Palo Alto Failover
Overview
For applications accessed via Cloud Gateway, we have pinned routes in place to route traffic through a specific Palo Alto firewall, to ensure the return traffic is routed back through the same firewall.
In production, by default these pinned routes target 10.11.8.37 which is hmcts-hub-prod-int-palo-vm-1 and should be updated to 10.11.8.38 which is hmcts-hub-prod-int-palo-vm-0 in the event of a failover is needed in production.
This means that in the event of palo-vm-1 being unavailable, either due to an incident, or scheduled maintenance, traffic from Cloud Gateway will not be able to reach the applications.
Applications affected by this are:
- DARTs
- LibraGoB
- SDP
- Juror Digital
- CVP
- BAIS
- MI
- Interim Hosting
This document will describe the process of failing over to the other firewall in the pair.
Failover Process
Before starting the failover process, be aware that there may be a brief period of downtime while the failover is in progress.
Where possible, James Drew (James.Drew2@justice.gov.uk) and Kalyan Deevanapalli (kalyan.deevanapalli@hmcts.net) should be contacted in advance of the failover.
There are three places across two repositories where the IP address needs to be updated:
1. Update the IP address in the following files in the aks-sds-deploy repository:
- Pinned aks routes in prod-pinned-aks-routes.yaml
- Pinned app gateway routes prod-pinned-appgw-routes.yaml
See example PR for DEMO environment Note: the IPs are different for DEMO and PROD environments.
2. Update the IP address in the following files in the azure-platform-virtualwan repository:
- static vnet routes in prod.tfvars
See example PR for DEMO environment Note: the IPs are different for DEMO and PROD environments.
3. Running the pipelines
There are usually two reason why you would want to failover, either;
- due to an incident / issue with a VM
- scheduled maintenance, such as patching.
If the failover is required to be done urgently, during an incident for example, it is recommended to run the aks-sds-deploy pipeline from your branch, as merging the PR and allowing all stages to run on the pipeline can take over 45 minutes to complete.
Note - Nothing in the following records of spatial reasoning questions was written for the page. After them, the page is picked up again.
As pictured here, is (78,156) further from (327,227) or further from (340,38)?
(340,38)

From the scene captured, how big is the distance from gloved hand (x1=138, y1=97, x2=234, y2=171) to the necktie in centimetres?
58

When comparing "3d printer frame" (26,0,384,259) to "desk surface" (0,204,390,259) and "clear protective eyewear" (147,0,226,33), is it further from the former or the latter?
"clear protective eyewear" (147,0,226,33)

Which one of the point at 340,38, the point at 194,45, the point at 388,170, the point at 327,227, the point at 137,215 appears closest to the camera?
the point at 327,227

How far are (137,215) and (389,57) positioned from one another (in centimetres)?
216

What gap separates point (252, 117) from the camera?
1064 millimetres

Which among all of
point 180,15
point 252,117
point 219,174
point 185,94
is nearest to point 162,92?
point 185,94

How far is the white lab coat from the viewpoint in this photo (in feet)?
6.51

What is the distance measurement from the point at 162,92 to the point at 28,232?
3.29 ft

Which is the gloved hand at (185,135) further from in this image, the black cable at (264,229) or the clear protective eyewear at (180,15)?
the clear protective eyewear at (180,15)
If you run from your branch, and select only the required pipeline stages, it can be completed in around 10 minutes.
Ensure you still raise a PR, wait for checks to complete successfully, and then run the pipeline from your branch.
The required stages for this are:
- ‘Precheck’
- ‘Checking Clusters for sbox’
- ‘{Environment}: Genesis’
- ‘{Environment}: Network’
Finally, your PR should still be merged this is to keep the codebase in sync with the environment as well as to prevent a future pipeline run from overwriting your changes.
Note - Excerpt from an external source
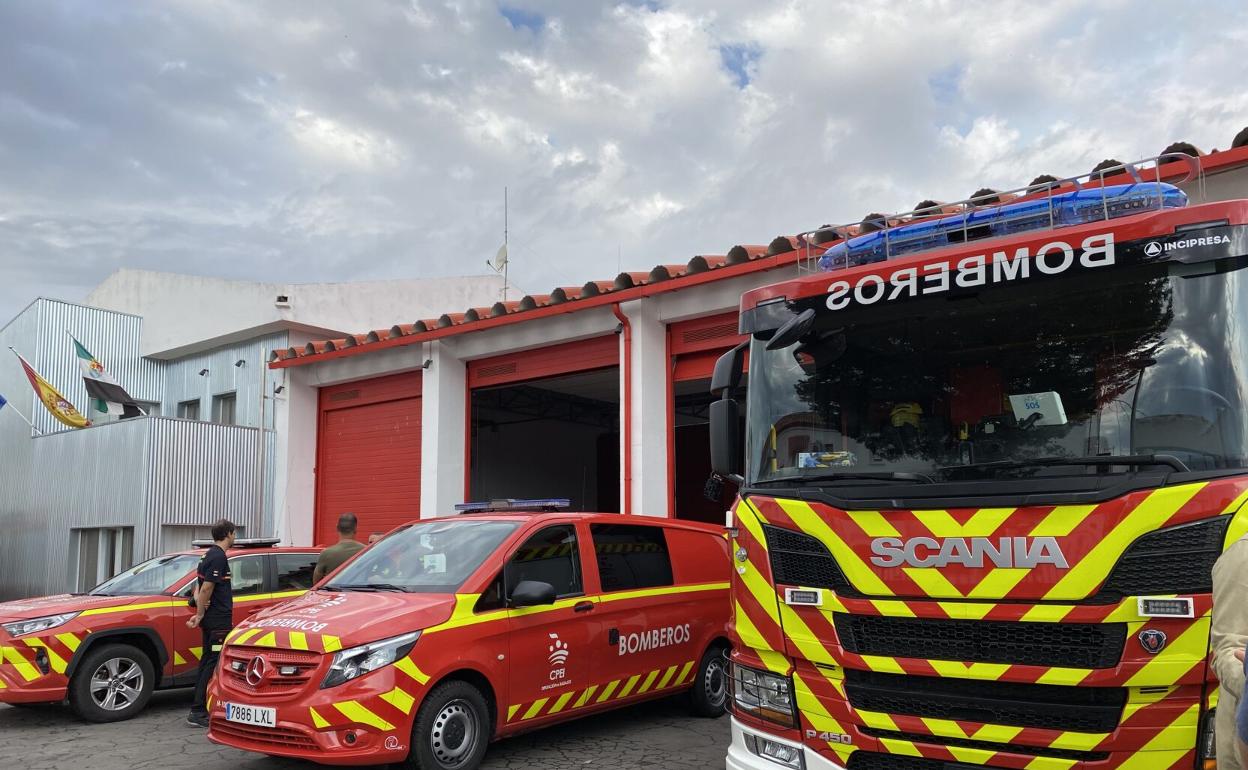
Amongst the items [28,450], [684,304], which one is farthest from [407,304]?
[684,304]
The azure-platform-virtualwan pipeline is usually quicker to run, and can be run by merging your PR, following approval.
4. Verify the failover has been successful.
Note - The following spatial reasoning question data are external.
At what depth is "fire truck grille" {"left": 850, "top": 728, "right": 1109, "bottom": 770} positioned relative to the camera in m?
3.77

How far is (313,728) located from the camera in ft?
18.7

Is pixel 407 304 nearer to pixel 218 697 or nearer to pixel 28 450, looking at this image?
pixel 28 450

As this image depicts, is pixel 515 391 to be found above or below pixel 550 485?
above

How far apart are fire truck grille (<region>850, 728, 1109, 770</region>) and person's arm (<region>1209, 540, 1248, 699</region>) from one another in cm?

To verify the failover has been successful, you can check the following:
- Your pipeline has completed successfully.
- Check the aks-prod-appgw-route-table has been updated. Check the ‘Next hop IP address now reflects your PR. You can ignore any routes pointing to .36 addresses’
- Check the aks-prod-route-table for the same.
FAQ
How do I find out IP’s for the firewalls?
You can find out which IPs belong to which Palos by checking the backend pool of the Load Balancer in the Azure Portal.
For example, the production backend pool can be found here
The terraform plans are showing a lot of unexpected changes, is this normal?
Yes, this is normal, expect a lot of changes. The pipeline reorders resources and IPs within the plan which creates a busy output that can be hard to interpret. If you are in any doubt, ask #platform-operations on Slack.